Eichner obtained immunity for one of those employees: IT specialist Paul Combetta.

“It became apparent that immunity for Paul Combetta would be necessary to keep the cooperation moving forward efficiently,” Eichner says. “To effectively represent Mr. Combetta, immunity was secured in the event that the case ever went to trial and for further protection against any type of political mission or agenda that might erupt.”

He adds, “Mr. Combetta never deleted any emails at the request of former presidential candidate Clinton.” 

Receiving immunity for his client wasn’t easy. 

“Things were combative. I received a lot of pushback,” Eichner says. “A defense attorney’s job is to make sure, if a client is going to cooperate, that you protect your client against any false statement. We all know that Martha Stewart ultimately wasn’t convicted of insider trading—she was convicted of lying to the FBI in a conference room in a law firm in Manhattan.”

Once Combetta received immunity, Eichner says he and the FBI moved right back into a cooperative mode. “I’m a litigator, so it’s no big deal if there’s a little bit of a combative stage,” he says. “The competence of the FBI was high. I was impressed with [FBI Director James] Comey’s honesty in his report.” 

Even so, after that report was released, two Platte employees—Combetta and IT specialist Bill Thornton—were subpoenaed to a congressional hearing. 

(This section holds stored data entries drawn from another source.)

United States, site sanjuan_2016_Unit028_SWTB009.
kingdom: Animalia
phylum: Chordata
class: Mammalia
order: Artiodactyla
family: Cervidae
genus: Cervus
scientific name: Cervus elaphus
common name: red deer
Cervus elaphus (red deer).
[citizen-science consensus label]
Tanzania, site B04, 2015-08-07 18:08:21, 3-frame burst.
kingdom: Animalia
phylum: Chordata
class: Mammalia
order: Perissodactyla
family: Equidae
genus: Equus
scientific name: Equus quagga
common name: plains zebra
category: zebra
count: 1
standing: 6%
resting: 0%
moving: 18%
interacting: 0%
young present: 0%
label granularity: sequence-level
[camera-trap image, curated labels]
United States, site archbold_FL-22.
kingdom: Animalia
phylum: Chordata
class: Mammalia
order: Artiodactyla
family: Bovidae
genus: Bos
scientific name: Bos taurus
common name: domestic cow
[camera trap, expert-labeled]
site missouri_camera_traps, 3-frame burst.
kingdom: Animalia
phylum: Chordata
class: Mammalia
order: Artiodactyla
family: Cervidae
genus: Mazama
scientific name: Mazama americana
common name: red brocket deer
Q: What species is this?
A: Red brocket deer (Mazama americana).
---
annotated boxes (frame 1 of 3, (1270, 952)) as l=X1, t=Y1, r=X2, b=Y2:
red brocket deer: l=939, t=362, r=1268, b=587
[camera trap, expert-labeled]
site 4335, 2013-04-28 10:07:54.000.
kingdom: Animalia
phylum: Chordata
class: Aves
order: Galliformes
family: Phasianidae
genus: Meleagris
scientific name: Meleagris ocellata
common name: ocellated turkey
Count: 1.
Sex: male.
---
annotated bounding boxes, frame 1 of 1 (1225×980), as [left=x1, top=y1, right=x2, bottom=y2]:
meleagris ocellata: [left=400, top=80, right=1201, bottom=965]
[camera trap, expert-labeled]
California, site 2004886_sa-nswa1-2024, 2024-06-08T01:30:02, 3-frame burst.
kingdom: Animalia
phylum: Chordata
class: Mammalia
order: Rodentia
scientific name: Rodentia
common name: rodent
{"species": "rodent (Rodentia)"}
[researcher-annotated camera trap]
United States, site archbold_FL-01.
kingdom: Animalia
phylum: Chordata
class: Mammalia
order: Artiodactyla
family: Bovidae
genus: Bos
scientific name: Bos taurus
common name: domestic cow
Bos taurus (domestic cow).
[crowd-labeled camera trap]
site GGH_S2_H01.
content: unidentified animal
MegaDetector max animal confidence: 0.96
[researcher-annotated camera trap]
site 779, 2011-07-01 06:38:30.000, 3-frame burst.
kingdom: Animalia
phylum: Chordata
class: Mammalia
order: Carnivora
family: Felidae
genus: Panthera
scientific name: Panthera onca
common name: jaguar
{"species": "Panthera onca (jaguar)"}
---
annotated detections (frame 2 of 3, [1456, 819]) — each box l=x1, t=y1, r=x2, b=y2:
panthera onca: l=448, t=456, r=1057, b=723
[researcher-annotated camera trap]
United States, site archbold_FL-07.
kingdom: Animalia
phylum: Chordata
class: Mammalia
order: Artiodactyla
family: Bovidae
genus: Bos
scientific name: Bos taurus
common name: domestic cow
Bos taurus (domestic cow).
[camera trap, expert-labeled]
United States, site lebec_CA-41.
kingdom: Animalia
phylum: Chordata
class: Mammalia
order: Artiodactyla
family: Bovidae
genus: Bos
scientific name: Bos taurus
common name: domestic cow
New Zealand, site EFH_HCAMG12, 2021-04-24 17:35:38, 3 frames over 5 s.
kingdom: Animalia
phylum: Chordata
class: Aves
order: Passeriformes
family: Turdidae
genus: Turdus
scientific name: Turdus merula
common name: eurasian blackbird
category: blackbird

“Congressman [Jason] Chaffetz [R-Utah] announced that he’s seeking a criminal prosecution of all those involved, out of frustration that the FBI and the U.S. Attorney’s office didn’t indict a variety of people,” Eichner says. “Everyone knows the expression ‘Keep the politics out of the law and the law out of politics.’ This was one of those unfortunate instances for all the parties that it was an election year. Congressional committees were using their subpoena power in an obviously partisan way.”

The hearing, in September 2016, was the first Eichner attended. Lawyers, of course, aren’t permitted to speak. 

“That’s like Bruce Springsteen having laryngitis at a concert,” Eichner says. “Watching my clients’ company’s reputation suffer for strictly political reasons, and not for violating any laws, was enormously frustrating. ... At multiple congressional hearings Rep. [Elijah] Cummings [D-Md.] said, ‘The playbook is the same at each hearing: make an outrageous charge and false allegation against a company or individual, taint their reputation, refer the case for prosecution, force them to assert the Fifth, and then pretend to be outraged at the hearing when they assert the Fifth, which any sensible defense attorney would advise their client to do.’ I witnessed this firsthand and it was difficult to watch the congressional process make a hot tech company look bad for no reason except for political gain.”

Eichner says the case was ultimately about protecting individual rights. “It doesn’t make any difference if a meeting with government agents involves a run of the mill case or a presidential candidate. It’s a bad idea to speak with the government unless you’ve hammered out immunity or an acceptable deal,” he says. 

And now that the election is over?

“I don’t even know what’s going to happen next,” Eichner says. “There could be additional subpoenas from the congressional committees from a special prosecutor, or they could simply move on. I am really hoping they finally move on.”